Sturm ist auswärts ein Lüftlein
Fabio Ingolitsch hat bei Sturm zu Jahresbeginn die Nachfolge von Jürgen Säumel angetreten, um den Meister wieder in die Spur zu bringen. Nach der dritten Niederlage steht man in Graz vor einem Rätsel. Das 0:3 bei Feyenoord war nicht unerwartet, die 0:1-Pleiten in Altach und bei der WSG Tirol waren sportliche Abstürze (wann fällt das erste Auswärtstor unter Ingolitsch?). Bei beiden Partien war nichts mehr vom Sturm-Gen der vergangenen Monate und Jahre übrig.

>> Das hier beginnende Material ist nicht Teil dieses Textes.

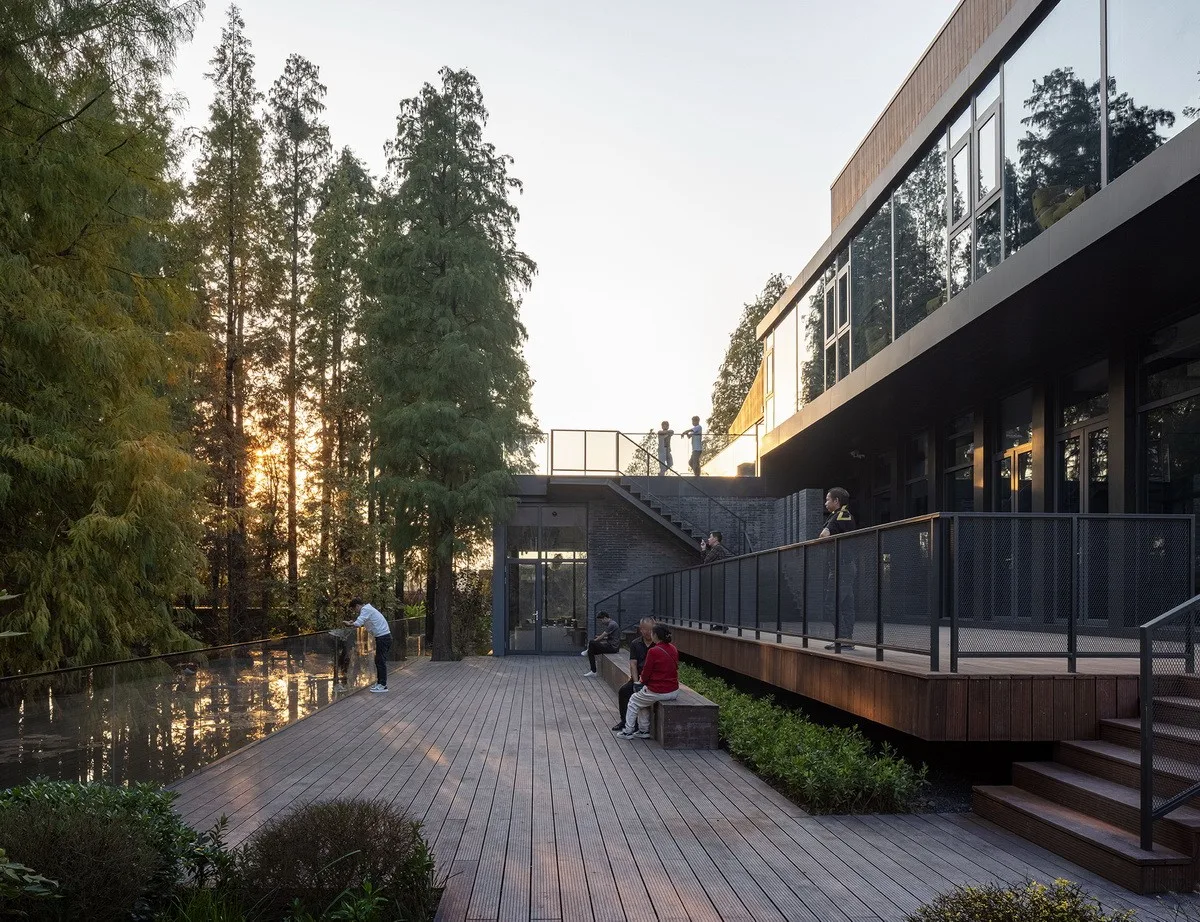 BIM建筑|桐乡濮院红旗漾杉林部落共享餐厅 / 上海严旸建筑设计工作室
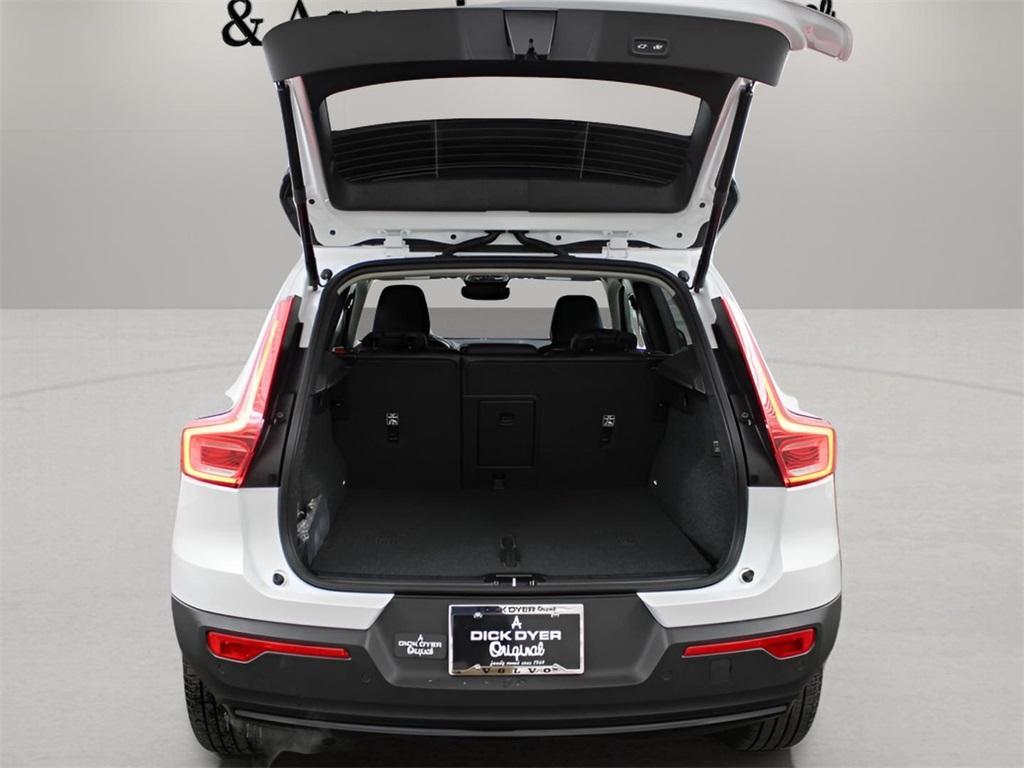 new 2025 Volvo XC40 car, priced at $48,620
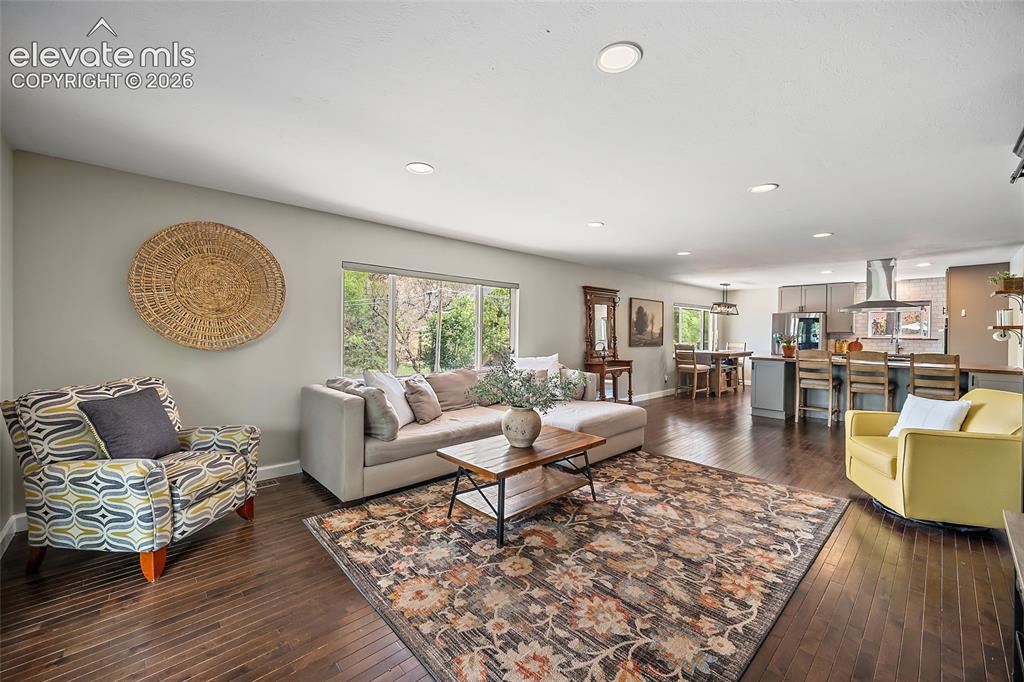 208 Oak Place Manitou Springs CO 80829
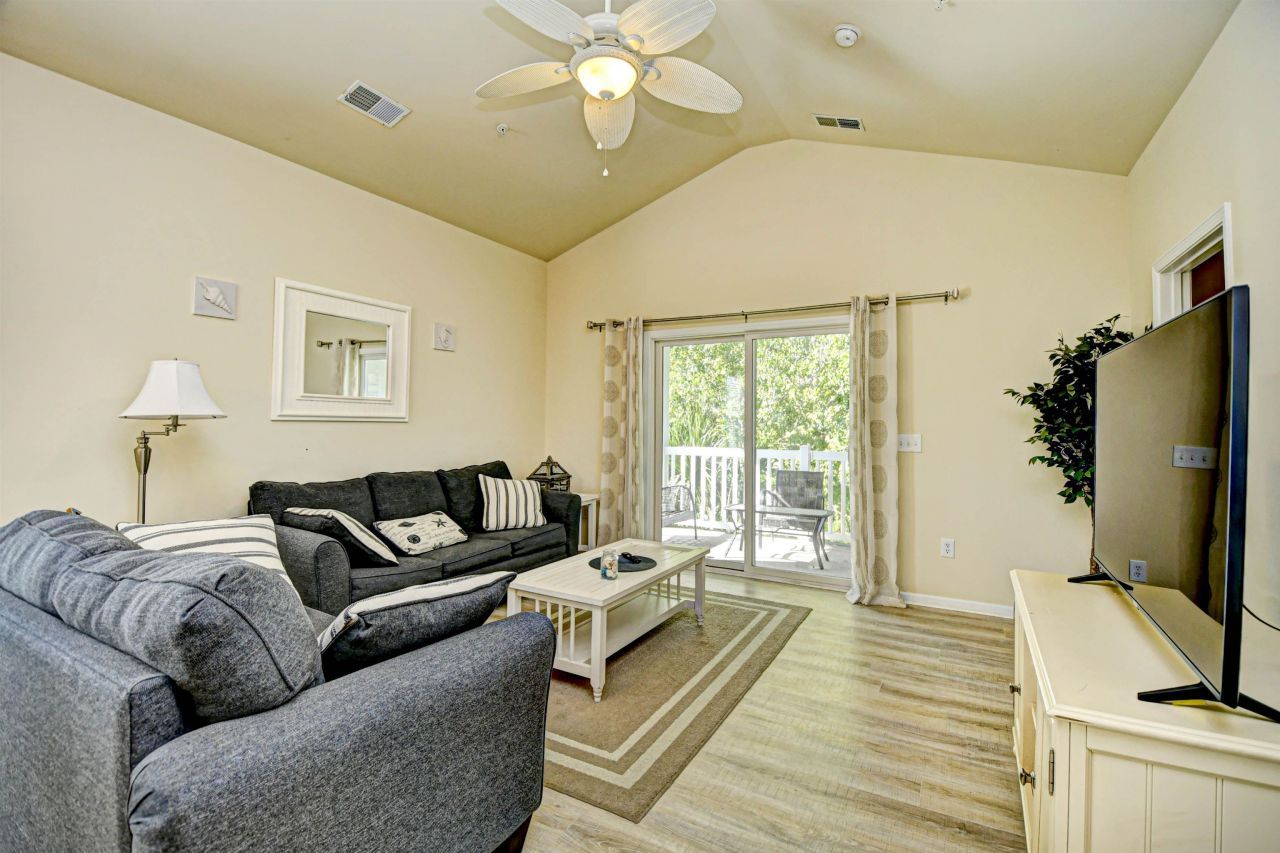 6253 Catalina Dr.  Photo 6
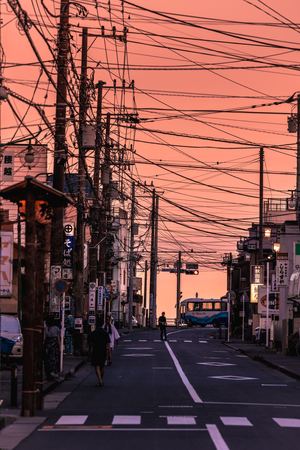 夕阳下的城市街道 有电力线和电线 太阳在天空落下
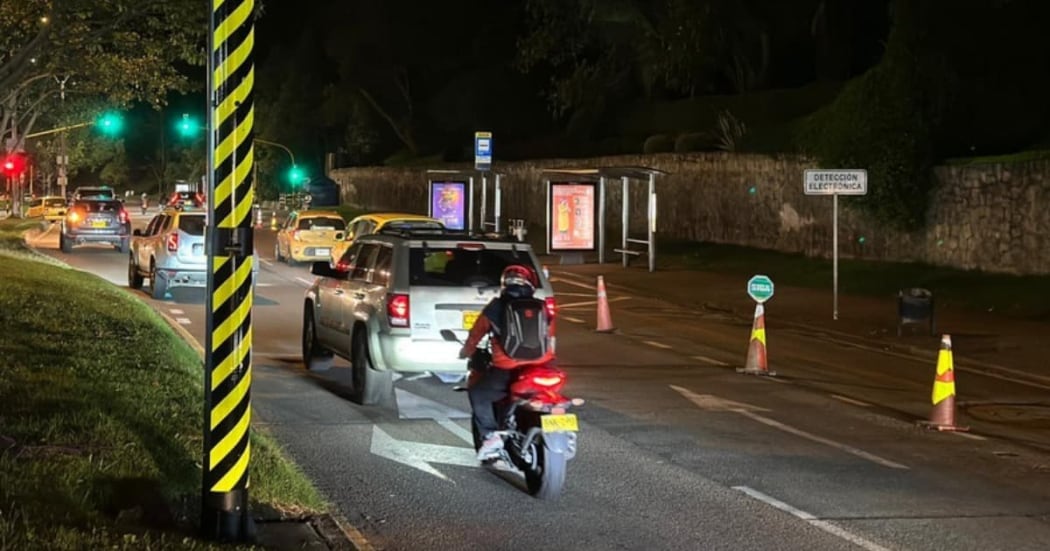 Las cámaras de fotodetección están ubicadas en distintos corredores viales de Bogotá para controlar conductas que ponen en riesgo la seguridad de todos los actores viales.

"Es ist kein Geheimnis, dass wir immer noch Probleme haben. Die können wir nicht einfach wegzaubern", betont Ingolitsch.
Das Übel habe vor seiner Zeit den Anfang genommen. "Wenn es nicht irgendwelche Probleme gegeben hätte, hätte man nicht den Trainer tauschen müssen, wäre ich nicht da. Die Herausforderung ist groß, aber der stelle ich mich gerne", sagte der Ex-Altach-Trainer.
Allerdings sei gesagt, dass sich Sturm im Herbst nach schlechten Spielen immer wieder fing. Sonst hätte man im Jänner keine Chance mehr auf die K.o.-Phase in der Europa League gehabt (wenn auch sehr geringe), zudem ist man im Cup noch dabei gewesen. Gegen BW Linz muss nächsten Sonntag ein Sieg her.
Deshalb das Credo: "Wir müssen zusammenstehen, weiterarbeiten, den Finger in die Wunde legen, um gemeinsam in eine bessere Richtung zu steuern", gab Ingolitsch die Marschroute vor. Heimkehrer Jusuf Gazibegovic, der wie Otar Kiteishvili mit einer Muskelverletzung ausgetauscht werden musste, gab sich selbstkritisch: "Wir müssen einen gewaltigen Schritt nach vorne machen. Was wir gemacht haben, war ein Rückschritt, wir müssen einfach besser auftreten." Spielen müsse man etwa mit mehr Herz.
Viel zu statisch
Deshalb erlebte auch Abwehrspieler Albert Vallci ein enttäuschendes Ligadebüt im Sturm-Dress. "Wir waren mit dem Ball viel zu statisch, haben ihn kaum laufen lassen und die Räume, die da gewesen wären, nicht gefunden oder bespielt. Von dem her haben wir einige Themen, wo wir uns verbessern müssen."
Vor allem den Angriff. Neuzugang Rory Wilson ist noch nicht bereit für ein Debüt. "Er muss sich erst an den Erwachsenen-Fußball gewöhnen", heißt es in Graz. Deshalb sammelt er Spielpraxis in der 2. Mannschaft. Zumindest der eingewechselte Belmin Beganovic, den die Sturm-Fans stets in der Startelf sehen wollen, zeigte Lichtblicke in Tirol.